The teaching profession plays an important role in shaping individuals’ lives, with teachers performing complex emotional labour. The management of emotions is an integral part of teachers’ professional work, and it is essential to clarify their emotional experiences and the generating of their emotions within a specific cultural context.
Based on a phenomenological approach and the use of anecdotal texts, this study examined six common emotional states among teachers, including happiness, guilt, worry, fear, annoyance, and anger, along with the emotional experiences of two specialised categories of teachers, class supervisors, and pre-service teachers. The factors influencing teachers’ emotions and their generative mechanisms were analysed.

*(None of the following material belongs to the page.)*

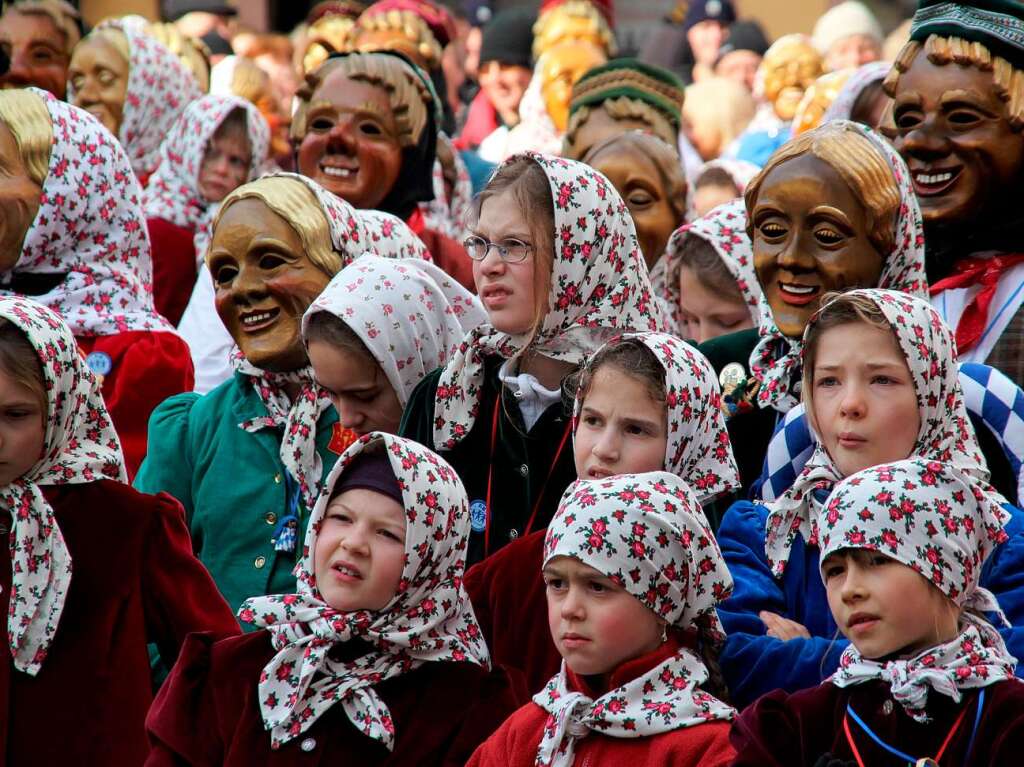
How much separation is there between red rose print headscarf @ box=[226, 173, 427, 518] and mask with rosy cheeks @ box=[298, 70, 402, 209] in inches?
41.9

This investigation found that key influences on teachers’ emotions stem from factors within the teachers’ themselves, the contextual nature of their work, and sociocultural dynamics. Drawing on the analytical frameworks of emotional geography theory, ecological theory of human development, and the ecosystem model of teachers’ emotional interactions, the study constructs a model highlighting the generative mechanisms of teachers’ emotions, and in which three systems are reflected.
Teachers’ personal attributes are in the direct area of the model and directly govern the formation of their emotions, while their work context consists of a transitional area in emotion formation and the sociocultural system acts as the latent band influencing emotion development. The mechanism model helps us to understand and recognise teachers’ emotions and to explore their pedagogical implications.